Synapse - Hatchet ribozyme structure and implications for cleavage mechanism

Hatchet ribozyme structure and implications for cleavage mechanism Journal Article

Authors:	Zheng, L.; Falschlunger, C.; Huang, K.; Mairhofer, E.; Yuan, S.; Wang, J.; Patel, D. J.; Micura, R.; Ren, A.

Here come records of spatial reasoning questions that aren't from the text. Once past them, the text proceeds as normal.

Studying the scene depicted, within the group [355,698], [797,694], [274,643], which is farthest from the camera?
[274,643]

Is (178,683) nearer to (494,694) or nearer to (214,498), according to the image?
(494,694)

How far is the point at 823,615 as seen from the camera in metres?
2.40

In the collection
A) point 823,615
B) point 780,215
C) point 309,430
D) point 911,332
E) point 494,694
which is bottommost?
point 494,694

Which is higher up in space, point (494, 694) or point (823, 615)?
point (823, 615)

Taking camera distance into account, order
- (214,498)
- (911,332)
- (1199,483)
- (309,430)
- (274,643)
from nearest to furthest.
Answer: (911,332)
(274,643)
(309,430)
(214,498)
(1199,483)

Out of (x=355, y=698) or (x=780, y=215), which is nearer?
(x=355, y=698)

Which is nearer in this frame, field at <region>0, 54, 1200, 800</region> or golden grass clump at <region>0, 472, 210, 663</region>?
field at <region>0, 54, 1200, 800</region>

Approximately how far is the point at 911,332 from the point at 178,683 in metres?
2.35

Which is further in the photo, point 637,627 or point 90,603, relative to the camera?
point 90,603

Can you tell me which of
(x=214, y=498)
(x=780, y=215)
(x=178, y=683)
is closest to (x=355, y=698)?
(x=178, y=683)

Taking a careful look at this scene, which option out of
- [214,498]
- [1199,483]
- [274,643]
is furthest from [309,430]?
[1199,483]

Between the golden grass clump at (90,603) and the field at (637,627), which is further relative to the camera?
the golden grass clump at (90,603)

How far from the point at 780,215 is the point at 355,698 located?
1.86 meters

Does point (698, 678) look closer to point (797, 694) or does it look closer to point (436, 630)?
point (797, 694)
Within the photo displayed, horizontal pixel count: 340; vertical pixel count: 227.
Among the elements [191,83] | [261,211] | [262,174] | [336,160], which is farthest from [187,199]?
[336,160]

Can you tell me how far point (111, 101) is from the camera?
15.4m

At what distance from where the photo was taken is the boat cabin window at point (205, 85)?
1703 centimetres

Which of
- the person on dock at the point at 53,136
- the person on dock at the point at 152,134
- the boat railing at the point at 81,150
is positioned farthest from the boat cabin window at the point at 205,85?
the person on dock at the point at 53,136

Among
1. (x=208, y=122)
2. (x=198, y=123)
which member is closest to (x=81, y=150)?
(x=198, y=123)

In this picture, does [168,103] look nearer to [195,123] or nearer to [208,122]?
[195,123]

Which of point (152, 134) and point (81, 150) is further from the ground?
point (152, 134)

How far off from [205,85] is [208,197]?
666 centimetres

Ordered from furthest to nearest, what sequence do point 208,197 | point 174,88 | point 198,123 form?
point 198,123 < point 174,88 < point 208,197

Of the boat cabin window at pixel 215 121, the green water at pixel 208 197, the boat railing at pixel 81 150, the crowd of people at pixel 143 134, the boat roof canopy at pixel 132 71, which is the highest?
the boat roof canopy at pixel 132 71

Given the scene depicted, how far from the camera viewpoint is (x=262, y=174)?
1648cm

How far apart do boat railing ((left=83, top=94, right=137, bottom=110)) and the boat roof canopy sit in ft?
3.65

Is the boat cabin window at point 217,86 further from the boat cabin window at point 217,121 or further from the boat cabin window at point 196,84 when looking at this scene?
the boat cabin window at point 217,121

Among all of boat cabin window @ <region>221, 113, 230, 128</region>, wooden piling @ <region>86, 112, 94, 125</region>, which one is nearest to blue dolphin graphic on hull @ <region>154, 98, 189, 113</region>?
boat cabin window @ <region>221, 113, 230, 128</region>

Article Title:	Hatchet ribozyme structure and implications for cleavage mechanism
Abstract:	Small self-cleaving ribozymes catalyze site-specific cleavage of their own phosphodiester backbone with implications for viral genome replication, pre-mRNA processing, and alternative splicing. We report on the 2.1-Å crystal structure of the hatchet ribozyme product, which adopts a compact pseudosymmetric dimeric scaffold, with each monomer stabilized by long-range interactions involving highly conserved nucleotides brought into close proximity of the scissile phosphate. Strikingly, the catalytic pocket contains a cavity capable of accommodating both the modeled scissile phosphate and its flanking 5′ nucleoside. The resulting modeled precatalytic conformation incorporates a splayed-apart alignment at the scissile phosphate, thereby providing structure-based insights into the in-line cleavage mechanism. We identify a guanine lining the catalytic pocket positioned to contribute to cleavage chemistry. The functional relevance of structure-based insights into hatchet ribozyme catalysis is strongly supported by cleavage assays monitoring the impact of selected nucleobase and atom-specific mutations on ribozyme activity. © 2019 National Academy of Sciences. All rights reserved.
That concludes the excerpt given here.